● EXERCISE OBJECTIVE: Copy nothing but the lines running from the one containing "From the picture's" through the end of the listing below. Drop the pictures.

● PROVIDED DATA:

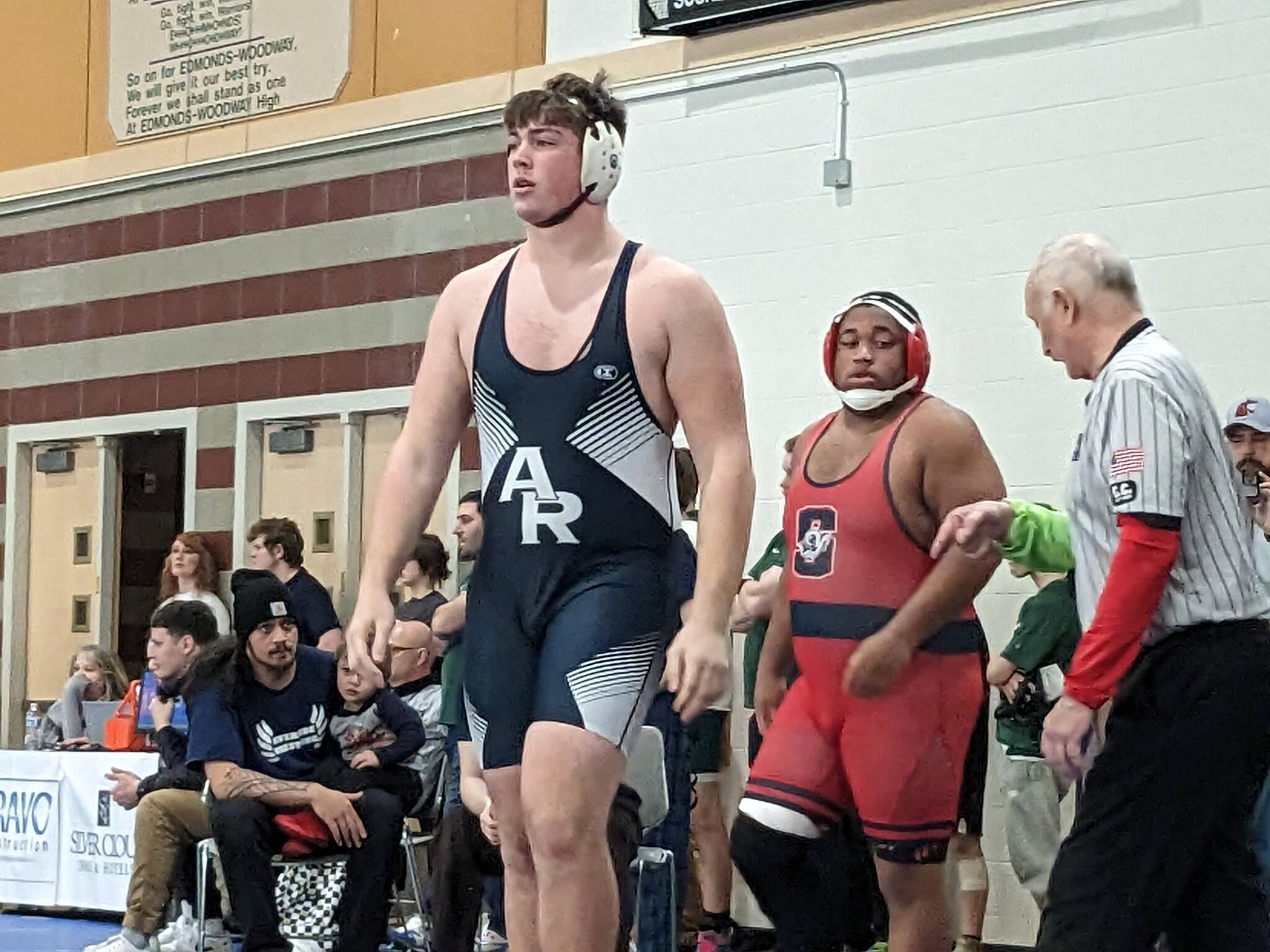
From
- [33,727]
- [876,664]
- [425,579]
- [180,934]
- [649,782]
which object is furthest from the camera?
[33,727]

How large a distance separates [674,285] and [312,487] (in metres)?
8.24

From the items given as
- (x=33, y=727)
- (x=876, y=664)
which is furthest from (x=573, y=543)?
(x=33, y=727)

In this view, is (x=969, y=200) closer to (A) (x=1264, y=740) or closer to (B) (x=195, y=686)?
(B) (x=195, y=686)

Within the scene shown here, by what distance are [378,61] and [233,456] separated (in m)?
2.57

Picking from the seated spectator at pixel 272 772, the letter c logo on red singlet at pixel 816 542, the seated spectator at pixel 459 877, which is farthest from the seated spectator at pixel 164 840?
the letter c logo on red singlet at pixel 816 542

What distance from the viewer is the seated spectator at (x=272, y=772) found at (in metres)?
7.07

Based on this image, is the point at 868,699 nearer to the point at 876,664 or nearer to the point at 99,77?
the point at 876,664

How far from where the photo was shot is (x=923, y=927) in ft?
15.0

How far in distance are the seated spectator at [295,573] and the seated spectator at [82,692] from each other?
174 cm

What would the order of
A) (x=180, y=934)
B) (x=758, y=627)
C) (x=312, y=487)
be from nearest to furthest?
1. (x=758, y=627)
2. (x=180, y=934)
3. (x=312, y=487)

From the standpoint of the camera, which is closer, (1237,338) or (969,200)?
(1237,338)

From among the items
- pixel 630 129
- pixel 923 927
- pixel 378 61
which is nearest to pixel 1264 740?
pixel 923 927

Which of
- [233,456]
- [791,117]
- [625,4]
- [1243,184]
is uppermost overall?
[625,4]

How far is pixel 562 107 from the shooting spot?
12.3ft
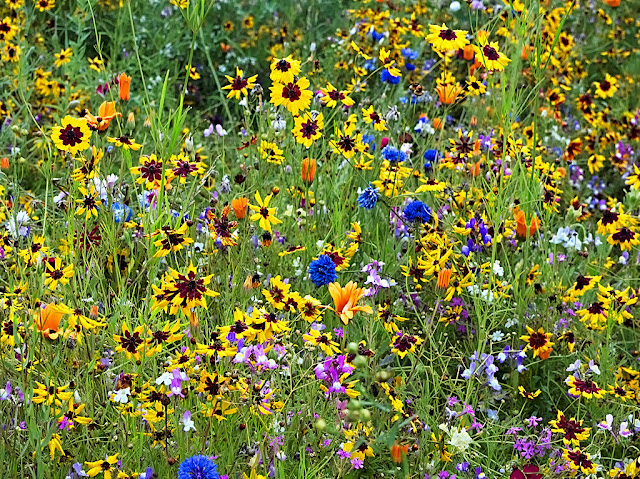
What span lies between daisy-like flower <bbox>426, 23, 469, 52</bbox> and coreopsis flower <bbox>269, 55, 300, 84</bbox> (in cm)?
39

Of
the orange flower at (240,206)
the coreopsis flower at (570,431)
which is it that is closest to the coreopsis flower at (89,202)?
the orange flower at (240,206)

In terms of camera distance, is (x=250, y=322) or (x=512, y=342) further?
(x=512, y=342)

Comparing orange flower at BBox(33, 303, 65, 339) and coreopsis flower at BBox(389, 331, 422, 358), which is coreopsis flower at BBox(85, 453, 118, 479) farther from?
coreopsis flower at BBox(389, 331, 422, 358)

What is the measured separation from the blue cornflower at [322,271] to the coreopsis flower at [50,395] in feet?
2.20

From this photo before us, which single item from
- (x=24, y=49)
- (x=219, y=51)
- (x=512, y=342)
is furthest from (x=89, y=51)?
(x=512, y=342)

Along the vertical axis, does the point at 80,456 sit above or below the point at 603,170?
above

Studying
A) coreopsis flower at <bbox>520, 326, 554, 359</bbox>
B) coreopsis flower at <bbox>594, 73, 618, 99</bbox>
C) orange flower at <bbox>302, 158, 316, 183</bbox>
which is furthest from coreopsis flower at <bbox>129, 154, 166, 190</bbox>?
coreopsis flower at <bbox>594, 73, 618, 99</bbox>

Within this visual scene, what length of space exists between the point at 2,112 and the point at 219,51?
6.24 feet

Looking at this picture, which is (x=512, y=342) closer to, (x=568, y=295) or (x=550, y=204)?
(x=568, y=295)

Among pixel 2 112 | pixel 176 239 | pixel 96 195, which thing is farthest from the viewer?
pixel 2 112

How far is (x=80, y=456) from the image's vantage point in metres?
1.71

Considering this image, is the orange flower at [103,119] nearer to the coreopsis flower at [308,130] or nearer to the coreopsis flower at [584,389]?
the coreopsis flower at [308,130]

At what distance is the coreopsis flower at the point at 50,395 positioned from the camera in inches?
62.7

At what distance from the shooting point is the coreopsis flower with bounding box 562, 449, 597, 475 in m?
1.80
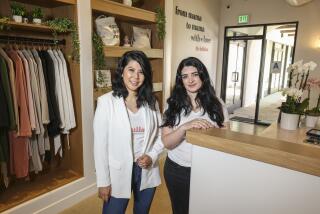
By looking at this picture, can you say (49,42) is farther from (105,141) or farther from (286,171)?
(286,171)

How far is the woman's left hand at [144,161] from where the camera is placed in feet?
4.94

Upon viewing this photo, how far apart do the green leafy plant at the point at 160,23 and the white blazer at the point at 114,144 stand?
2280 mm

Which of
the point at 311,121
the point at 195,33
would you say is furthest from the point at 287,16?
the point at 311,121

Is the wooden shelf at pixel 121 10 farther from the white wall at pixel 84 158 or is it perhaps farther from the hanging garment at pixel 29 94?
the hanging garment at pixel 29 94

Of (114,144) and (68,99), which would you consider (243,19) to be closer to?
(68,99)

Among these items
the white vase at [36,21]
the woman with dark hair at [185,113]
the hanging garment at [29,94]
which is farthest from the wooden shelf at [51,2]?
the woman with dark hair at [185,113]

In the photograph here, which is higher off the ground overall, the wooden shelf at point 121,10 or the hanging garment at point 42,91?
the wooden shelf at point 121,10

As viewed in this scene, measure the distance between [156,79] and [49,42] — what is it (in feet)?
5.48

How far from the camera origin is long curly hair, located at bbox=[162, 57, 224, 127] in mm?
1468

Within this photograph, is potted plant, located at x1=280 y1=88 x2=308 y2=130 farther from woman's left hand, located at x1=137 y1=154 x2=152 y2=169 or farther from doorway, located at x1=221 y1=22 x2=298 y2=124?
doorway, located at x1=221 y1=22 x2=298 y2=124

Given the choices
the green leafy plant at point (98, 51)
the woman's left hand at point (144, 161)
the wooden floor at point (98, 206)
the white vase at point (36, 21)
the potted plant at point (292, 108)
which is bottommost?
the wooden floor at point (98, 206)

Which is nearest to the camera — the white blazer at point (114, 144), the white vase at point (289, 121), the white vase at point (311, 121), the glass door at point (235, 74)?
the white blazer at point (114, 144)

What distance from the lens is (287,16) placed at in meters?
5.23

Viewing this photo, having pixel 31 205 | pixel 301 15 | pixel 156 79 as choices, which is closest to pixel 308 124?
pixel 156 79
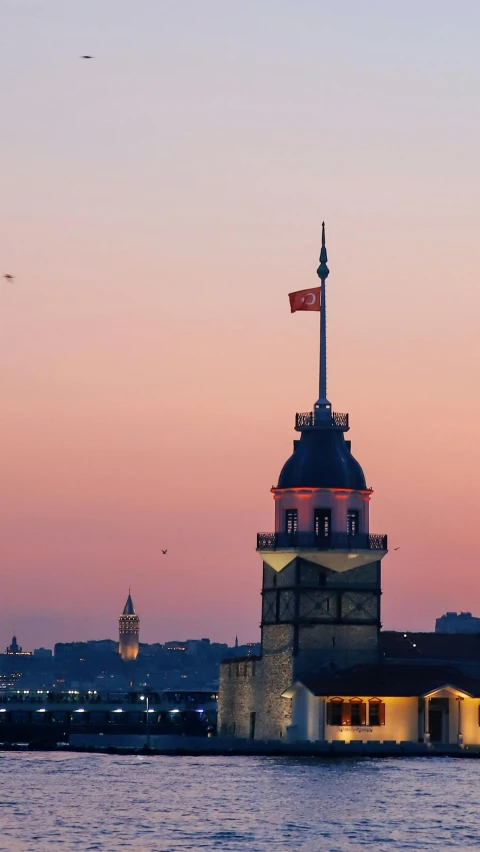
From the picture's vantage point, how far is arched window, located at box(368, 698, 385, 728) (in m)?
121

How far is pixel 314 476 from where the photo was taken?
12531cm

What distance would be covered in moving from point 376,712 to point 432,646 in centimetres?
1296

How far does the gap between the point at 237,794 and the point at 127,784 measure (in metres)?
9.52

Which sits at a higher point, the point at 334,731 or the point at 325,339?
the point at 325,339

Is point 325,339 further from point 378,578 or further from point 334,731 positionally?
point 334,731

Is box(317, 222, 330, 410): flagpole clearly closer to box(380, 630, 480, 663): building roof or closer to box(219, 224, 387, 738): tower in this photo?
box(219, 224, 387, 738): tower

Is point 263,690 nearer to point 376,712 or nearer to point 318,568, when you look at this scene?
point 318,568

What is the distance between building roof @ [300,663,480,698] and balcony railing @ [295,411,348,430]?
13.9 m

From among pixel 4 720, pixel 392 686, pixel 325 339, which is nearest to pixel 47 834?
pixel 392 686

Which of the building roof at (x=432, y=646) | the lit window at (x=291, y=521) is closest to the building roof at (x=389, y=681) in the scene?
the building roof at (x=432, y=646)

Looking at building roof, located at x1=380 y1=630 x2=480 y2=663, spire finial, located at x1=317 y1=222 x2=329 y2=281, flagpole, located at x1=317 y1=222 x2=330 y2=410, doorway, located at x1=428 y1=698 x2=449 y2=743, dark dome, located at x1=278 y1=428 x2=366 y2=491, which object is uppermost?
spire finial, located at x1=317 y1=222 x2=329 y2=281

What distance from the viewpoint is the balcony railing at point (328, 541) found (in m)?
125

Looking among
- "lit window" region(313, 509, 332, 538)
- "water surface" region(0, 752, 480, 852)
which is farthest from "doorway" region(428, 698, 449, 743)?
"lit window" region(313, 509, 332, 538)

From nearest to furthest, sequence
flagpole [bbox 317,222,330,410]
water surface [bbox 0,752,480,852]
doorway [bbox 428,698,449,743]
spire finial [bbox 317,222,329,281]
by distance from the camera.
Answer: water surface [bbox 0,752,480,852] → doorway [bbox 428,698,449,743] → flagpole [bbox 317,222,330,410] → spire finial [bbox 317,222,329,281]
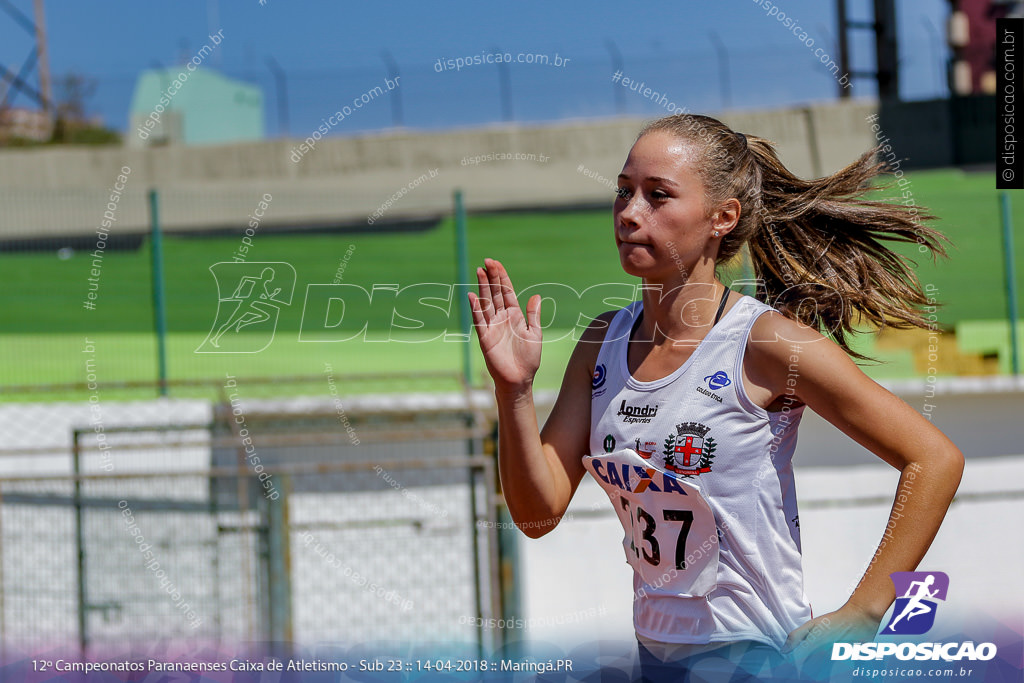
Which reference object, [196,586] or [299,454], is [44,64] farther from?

● IN RESPONSE:
From the picture's vantage point, how far is arched window, located at box(368, 698, 385, 728) (in m)?
121

How far is pixel 314 476 from where the photo was taken?
12531cm

What distance would be covered in moving from point 376,712 to point 432,646 in centimetres?
1296

How far does the gap between the point at 237,794 and the point at 127,784 measure (in metres)?
9.52

Which sits at a higher point, the point at 334,731 or the point at 325,339?
the point at 325,339

Is point 325,339 further from point 378,578 or further from point 334,731 positionally?
point 334,731

Is box(317, 222, 330, 410): flagpole clearly closer to box(380, 630, 480, 663): building roof or closer to box(219, 224, 387, 738): tower in this photo?
box(219, 224, 387, 738): tower

Is point 263,690 nearer to point 376,712 or nearer to point 318,568, when you look at this scene?
point 318,568

What is the distance between building roof @ [300,663,480,698] and balcony railing @ [295,411,348,430]?
13.9 m

From among pixel 4 720, pixel 392 686, pixel 325 339, which is nearest to pixel 47 834?
pixel 392 686

Which of the building roof at (x=432, y=646) | the lit window at (x=291, y=521) is closest to the building roof at (x=389, y=681) in the scene?
the building roof at (x=432, y=646)

Looking at building roof, located at x1=380 y1=630 x2=480 y2=663, spire finial, located at x1=317 y1=222 x2=329 y2=281, flagpole, located at x1=317 y1=222 x2=330 y2=410, doorway, located at x1=428 y1=698 x2=449 y2=743, dark dome, located at x1=278 y1=428 x2=366 y2=491, which object is uppermost?
spire finial, located at x1=317 y1=222 x2=329 y2=281

What distance from the viewpoint is the balcony railing at point (328, 541) found (in m)?
125

Looking among
- "lit window" region(313, 509, 332, 538)
- "water surface" region(0, 752, 480, 852)
which is farthest from "doorway" region(428, 698, 449, 743)?
"lit window" region(313, 509, 332, 538)

From nearest to furthest, sequence
flagpole [bbox 317,222,330,410]
water surface [bbox 0,752,480,852]
doorway [bbox 428,698,449,743]
spire finial [bbox 317,222,329,281]
by distance from the camera.
Answer: water surface [bbox 0,752,480,852] → doorway [bbox 428,698,449,743] → flagpole [bbox 317,222,330,410] → spire finial [bbox 317,222,329,281]
Which reference object, [196,586] or [299,454], is [44,64] farther from?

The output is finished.